The through-beam is transmitted through a single pilot hole in the tape. The PLC program sends pulse signals through a stepper drive to a stepper motor, causing it to rotate in micro-step increments of 0.018 degrees. This pulsing occurs until approximately 80 percent of the transmitted light is received by the sensor and the other corresponding I/O conditions are met.

The machine’s program is stored on a Panasonic FPX series PLC. A combination of standard IEC-61131-3 sequential function charts and ladder logic is used to control machine operation. The program controls all standard operations and also allows for the machine to respond to several different circumstances and continue running without human intervention.

Use of the PLC also reduces set-up and reload time by automatically leading in and trailing out the reel of tape with correct number of unpopulated cavities, as required for the customer’s pick-and-place machines. The machine can detect when a part fails to be fully inserted into the cavity of the tape. If this situation arises, the machine will take a corrective action by actuating an insertion plunger above the cavity, which assists the part down into the bottom of the cavity.

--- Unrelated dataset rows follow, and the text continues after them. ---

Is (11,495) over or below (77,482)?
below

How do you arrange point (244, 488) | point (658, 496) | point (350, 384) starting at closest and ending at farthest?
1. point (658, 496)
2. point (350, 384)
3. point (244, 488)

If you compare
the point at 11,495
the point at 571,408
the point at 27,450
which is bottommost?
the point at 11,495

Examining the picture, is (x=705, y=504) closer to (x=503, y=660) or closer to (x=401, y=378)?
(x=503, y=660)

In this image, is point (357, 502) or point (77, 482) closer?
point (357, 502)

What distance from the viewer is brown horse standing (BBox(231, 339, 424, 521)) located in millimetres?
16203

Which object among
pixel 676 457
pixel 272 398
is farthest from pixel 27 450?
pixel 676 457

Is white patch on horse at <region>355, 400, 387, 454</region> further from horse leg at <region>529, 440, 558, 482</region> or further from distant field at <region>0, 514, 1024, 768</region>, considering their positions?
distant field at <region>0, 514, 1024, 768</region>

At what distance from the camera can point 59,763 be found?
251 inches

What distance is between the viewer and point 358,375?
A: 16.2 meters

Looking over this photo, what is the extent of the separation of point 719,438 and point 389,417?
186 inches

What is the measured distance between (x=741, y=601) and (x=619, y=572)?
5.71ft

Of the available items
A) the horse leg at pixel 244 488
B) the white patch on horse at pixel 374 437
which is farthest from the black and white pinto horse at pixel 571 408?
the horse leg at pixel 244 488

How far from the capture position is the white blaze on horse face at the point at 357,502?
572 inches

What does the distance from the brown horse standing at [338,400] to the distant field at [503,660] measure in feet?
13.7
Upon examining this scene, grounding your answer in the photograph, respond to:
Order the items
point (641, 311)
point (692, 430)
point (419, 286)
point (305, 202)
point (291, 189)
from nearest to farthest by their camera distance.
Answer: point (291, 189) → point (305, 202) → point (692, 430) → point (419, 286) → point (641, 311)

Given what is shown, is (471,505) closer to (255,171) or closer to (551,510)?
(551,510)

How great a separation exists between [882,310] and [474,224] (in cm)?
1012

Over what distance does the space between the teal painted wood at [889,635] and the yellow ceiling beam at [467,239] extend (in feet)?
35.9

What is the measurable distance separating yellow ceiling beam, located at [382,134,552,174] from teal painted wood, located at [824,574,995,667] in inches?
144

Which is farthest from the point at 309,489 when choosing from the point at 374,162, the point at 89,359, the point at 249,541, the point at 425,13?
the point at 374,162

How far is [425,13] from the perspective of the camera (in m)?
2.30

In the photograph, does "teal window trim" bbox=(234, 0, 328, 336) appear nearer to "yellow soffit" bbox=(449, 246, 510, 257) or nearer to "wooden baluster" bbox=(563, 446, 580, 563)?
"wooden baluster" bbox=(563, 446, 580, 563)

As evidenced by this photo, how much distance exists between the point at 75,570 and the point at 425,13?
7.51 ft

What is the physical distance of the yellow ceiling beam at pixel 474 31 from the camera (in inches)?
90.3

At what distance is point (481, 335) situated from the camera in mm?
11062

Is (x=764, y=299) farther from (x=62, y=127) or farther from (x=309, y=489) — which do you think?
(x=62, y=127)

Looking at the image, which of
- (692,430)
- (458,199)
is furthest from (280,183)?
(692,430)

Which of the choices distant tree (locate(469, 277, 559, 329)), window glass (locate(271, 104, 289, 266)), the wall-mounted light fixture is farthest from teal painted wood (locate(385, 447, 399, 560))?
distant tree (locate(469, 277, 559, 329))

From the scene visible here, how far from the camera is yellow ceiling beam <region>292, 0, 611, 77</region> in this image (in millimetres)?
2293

Zierick Manufacturing serves numerous markets, including industrial controls, automotive, HVAC, solid-state lighting, medical, and security.

Productivity Award Goes to Highlands Diversified Services
The 2015 Zierick Manufacturing Corporation Productivity Award recognizes outstanding achievement by a manufacturing company in the development and implementation of programs, processes, and use of assets that lead to significant improvements in productivity. Highlands Diversified Services (HDS) of London, Ky., received the award in recognition of productivity improvements related to a satellite-dish assembly for a telecommunications company. The company specializes in metal stamping, secondary operations, powder painting, and assembly, serving the automotive, appliance, telecommunication, aerospace, and office-equipment market segments.

HDS company management reviewed the entire process surrounding the satellite-dish assembly (which includes a satellite dish, mounting base, and support arm) from stamping to packaging, and made improvements across the board. A staging area was created that is dedicated to the satellite-dish assembly only, is close to the paint-line, and reduces the time spent by the forklift driver handling associated totes. This staging method frees press personnel from being dependent on a forklift to remove their full totes. It also frees paint-line personnel from being dependent on a forklift to bring them parts. This improvement resulted in a 25 percent reduction of labor (forklift driver) per shift.

Stamped satellite dishes previously were placed on paint racks that only held two dishes, but HDS redesigned the rack to hold four dishes. After the new rack configuration was put in place, HDS averages 6000 dishes painted per shift, a throughput increase of 100 percent.